In aggiunta a quelli che abbiamo riportato finora (Agostino, Gerolamo e Rufino), ci sono stati altri scrittori cristiani ed altri monaci attivi sul piano dello scambio monastico. Per esempio Giovanni Cassiano († 430/35), che ha vissuto anche lui per un certo tempo in Oriente ed ha introdotto il monachesimo nel Sud della Gallia. Nelle sue due opere principali – il "De institutis coenobiorum et octo principalium vitiorum remediis" e le "Collationes Patrum" - ha trasmesso gli ideali spirituali ed il pensiero della vita ascetico-monastica dell’Oriente. Tutti questi sono però senza dubbio superati da San Benedetto († verso il 547). Dopo l’ampia distruzione della vita monastica in Occidente dovuta all’invasione dei popoli germanici, egli l’ha riorganizzata e rianimata. A Benedetto, "patriarca del monachesimo occidentale", 12) risale la fondazione del famoso monastero benedettino di Montecassino in Campania (nel Lazio. Ndt), nel 522. Ma innanzitutto viene da lui la "Regula Monasteriorum" che nel medioevo, fino al XII secolo, ha prevalso sola in Occidente e le cui fonti principali includono Antonio, Pacomio, Gerolamo, Rufino, Agostino e, in modo particolare, Basilio il Grande e Cassiano. Secondo Altaner la "Regula" è "il frutto dello spirito d’ordine dei Romani che con il senso pratico ed il talento organizzativo ha dato al germoglio orientale una forma ed una struttura adattata alle conformità occidentali" 13).

* Insieme di dati *

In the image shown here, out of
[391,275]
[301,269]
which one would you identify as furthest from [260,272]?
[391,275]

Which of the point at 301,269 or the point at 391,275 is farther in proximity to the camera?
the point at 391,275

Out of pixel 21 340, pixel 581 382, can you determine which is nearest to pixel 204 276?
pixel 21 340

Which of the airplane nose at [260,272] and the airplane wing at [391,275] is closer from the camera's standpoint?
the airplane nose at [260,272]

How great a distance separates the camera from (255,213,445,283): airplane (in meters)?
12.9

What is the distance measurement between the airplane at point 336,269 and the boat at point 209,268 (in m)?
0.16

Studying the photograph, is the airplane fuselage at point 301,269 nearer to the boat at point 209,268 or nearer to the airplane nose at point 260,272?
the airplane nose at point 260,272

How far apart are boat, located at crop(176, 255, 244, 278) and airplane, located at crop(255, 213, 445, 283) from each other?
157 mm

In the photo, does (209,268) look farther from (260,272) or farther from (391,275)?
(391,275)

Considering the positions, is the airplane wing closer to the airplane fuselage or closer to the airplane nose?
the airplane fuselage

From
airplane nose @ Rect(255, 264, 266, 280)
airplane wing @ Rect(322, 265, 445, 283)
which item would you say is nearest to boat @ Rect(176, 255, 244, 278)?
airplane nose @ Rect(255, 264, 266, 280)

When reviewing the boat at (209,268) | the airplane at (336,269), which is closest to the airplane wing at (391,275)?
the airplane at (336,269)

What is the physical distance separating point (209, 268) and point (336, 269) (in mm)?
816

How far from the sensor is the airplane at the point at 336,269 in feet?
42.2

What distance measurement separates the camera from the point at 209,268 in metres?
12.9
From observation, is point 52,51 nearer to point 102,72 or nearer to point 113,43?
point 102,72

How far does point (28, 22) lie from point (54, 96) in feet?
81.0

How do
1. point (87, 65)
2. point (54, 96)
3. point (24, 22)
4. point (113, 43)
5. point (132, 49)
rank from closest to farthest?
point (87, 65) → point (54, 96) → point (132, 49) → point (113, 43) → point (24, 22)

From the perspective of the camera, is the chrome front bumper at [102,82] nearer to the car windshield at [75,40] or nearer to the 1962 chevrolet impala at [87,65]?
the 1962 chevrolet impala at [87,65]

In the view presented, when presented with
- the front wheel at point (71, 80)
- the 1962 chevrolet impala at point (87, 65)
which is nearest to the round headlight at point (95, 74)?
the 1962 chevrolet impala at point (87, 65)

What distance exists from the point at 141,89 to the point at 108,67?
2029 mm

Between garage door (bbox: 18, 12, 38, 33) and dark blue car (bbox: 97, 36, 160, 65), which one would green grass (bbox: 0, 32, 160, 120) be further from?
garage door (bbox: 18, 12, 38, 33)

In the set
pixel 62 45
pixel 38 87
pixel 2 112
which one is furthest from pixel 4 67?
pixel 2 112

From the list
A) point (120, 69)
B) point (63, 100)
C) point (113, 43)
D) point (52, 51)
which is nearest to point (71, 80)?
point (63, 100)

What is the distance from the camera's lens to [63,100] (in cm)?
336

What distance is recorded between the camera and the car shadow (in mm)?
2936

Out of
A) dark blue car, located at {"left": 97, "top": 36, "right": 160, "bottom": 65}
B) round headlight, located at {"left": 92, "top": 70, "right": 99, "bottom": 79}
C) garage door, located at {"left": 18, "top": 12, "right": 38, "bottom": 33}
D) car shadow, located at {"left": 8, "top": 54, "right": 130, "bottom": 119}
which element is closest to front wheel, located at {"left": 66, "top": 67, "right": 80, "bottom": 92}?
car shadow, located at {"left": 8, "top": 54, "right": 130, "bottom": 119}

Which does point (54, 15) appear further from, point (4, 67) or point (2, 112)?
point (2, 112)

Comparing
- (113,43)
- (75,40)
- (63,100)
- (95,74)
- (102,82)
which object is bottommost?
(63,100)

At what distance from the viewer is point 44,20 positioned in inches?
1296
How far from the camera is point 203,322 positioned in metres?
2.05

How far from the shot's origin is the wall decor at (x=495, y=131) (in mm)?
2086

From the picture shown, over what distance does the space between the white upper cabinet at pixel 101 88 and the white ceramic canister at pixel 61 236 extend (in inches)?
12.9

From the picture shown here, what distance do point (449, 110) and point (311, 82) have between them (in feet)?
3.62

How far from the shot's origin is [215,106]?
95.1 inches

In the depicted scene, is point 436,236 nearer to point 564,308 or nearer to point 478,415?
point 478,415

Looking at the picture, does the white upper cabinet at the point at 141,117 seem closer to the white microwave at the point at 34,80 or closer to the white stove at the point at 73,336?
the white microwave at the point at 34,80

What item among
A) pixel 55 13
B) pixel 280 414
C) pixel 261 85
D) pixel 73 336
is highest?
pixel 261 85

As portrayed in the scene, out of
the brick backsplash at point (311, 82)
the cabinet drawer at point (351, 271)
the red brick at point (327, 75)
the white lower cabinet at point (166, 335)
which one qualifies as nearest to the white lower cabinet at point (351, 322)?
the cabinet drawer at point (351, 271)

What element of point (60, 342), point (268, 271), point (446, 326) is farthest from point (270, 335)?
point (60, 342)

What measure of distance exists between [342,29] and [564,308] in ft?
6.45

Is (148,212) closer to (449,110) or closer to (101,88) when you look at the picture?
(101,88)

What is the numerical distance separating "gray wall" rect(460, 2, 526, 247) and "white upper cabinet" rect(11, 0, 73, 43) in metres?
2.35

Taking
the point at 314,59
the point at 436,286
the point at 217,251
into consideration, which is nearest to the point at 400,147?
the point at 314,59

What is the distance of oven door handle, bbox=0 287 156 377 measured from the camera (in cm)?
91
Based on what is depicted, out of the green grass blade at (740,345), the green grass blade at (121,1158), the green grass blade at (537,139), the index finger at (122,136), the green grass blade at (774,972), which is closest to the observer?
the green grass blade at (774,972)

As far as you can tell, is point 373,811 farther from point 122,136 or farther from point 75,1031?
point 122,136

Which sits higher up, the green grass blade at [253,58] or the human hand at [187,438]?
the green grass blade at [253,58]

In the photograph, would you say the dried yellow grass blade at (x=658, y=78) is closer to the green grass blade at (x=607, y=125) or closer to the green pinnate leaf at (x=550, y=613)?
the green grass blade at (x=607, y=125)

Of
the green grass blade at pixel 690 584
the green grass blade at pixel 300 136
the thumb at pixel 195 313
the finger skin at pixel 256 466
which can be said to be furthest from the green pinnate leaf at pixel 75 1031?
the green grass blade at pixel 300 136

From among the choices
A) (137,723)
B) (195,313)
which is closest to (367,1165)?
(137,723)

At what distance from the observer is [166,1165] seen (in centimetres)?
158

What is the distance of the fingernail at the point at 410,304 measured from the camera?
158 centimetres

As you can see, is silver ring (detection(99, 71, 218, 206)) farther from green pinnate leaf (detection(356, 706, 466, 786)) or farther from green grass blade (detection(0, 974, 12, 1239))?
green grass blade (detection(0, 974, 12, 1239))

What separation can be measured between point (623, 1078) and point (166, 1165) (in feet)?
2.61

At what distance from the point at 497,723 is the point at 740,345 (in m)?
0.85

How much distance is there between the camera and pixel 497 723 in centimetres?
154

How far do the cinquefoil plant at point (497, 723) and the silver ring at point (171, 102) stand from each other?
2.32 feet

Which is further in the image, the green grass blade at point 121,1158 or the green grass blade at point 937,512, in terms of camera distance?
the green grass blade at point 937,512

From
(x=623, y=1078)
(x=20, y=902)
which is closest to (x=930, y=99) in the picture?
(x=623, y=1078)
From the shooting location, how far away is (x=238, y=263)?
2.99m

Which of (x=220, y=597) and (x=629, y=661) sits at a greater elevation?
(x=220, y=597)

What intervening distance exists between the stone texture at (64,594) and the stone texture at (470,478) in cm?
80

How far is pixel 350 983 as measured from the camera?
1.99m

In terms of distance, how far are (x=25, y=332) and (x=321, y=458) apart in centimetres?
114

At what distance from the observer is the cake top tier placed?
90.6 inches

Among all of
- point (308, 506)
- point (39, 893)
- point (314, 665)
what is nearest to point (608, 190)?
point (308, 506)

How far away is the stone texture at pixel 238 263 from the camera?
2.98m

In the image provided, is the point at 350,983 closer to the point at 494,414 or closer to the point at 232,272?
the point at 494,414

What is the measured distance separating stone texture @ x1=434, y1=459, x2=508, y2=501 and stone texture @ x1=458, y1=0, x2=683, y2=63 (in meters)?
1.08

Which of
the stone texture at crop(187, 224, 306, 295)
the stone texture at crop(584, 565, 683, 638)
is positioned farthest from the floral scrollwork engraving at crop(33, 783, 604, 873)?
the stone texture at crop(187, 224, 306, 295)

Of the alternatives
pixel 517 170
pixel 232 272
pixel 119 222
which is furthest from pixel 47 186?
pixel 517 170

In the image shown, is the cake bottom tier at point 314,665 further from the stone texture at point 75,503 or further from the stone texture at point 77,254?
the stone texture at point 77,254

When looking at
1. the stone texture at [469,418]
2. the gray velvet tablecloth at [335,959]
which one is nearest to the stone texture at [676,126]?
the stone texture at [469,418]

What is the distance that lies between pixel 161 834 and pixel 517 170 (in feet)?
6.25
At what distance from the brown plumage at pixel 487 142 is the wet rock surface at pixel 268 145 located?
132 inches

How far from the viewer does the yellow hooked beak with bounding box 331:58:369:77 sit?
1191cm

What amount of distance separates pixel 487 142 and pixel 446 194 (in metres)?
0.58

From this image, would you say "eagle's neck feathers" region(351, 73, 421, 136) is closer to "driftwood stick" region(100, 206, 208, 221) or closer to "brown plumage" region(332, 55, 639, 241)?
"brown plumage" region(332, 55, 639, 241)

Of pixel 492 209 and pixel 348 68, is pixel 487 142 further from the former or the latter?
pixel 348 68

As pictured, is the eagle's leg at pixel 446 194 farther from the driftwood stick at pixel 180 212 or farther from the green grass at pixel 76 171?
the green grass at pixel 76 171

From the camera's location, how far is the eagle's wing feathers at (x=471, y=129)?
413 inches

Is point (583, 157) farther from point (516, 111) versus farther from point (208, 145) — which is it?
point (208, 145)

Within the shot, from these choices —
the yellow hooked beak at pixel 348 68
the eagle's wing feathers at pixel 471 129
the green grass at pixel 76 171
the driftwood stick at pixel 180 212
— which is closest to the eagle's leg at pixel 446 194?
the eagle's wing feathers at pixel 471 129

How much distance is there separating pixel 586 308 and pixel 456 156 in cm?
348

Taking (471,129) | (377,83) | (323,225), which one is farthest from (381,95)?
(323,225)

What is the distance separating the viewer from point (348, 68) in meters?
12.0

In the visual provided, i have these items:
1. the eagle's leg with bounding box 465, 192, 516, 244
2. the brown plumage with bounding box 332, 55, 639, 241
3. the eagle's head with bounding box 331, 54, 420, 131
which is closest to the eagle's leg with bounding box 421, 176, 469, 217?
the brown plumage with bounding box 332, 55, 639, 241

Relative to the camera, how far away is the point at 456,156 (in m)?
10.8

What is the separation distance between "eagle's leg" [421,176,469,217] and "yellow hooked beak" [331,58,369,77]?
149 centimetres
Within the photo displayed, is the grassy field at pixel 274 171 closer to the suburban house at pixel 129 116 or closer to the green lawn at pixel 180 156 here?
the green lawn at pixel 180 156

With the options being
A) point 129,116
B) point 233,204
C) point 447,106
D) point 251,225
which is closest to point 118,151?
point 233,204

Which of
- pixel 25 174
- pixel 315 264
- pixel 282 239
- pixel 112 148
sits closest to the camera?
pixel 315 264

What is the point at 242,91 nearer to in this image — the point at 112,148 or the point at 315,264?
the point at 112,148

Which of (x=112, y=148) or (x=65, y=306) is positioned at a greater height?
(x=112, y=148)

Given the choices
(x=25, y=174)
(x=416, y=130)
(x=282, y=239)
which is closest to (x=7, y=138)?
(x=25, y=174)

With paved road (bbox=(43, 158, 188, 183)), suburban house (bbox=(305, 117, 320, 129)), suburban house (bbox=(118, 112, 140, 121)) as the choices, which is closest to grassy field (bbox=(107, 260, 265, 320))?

* Cosa si chiede *
- a) Rispondi a queste domande sul testo sul monachesimo:
(i) In quale regione Giovanni Cassiano ha introdotto il monachesimo?
(ii) In quale anno risale la fondazione del monastero di Montecassino?
(iii) Fino a quale secolo la "Regula Monasteriorum" ha prevalso sola in Occidente?
- b) Riporta ogni riga dell'elenco che contiene la parola "would".

* Risultati dei compiti *
- a)
(i) Nel Sud della Gallia.
(ii) Nel 522.
(iii) Fino al XII secolo.

- b)
which one would you identify as furthest from [260,272]?
which item would you say is nearest to boat @ Rect(176, 255, 244, 278)?
Between garage door (bbox: 18, 12, 38, 33) and dark blue car (bbox: 97, 36, 160, 65), which one would green grass (bbox: 0, 32, 160, 120) be further from?
In the photograph, would you say the dried yellow grass blade at (x=658, y=78) is closer to the green grass blade at (x=607, y=125) or closer to the green pinnate leaf at (x=550, y=613)?
From this image, would you say "eagle's neck feathers" region(351, 73, 421, 136) is closer to "driftwood stick" region(100, 206, 208, 221) or closer to "brown plumage" region(332, 55, 639, 241)?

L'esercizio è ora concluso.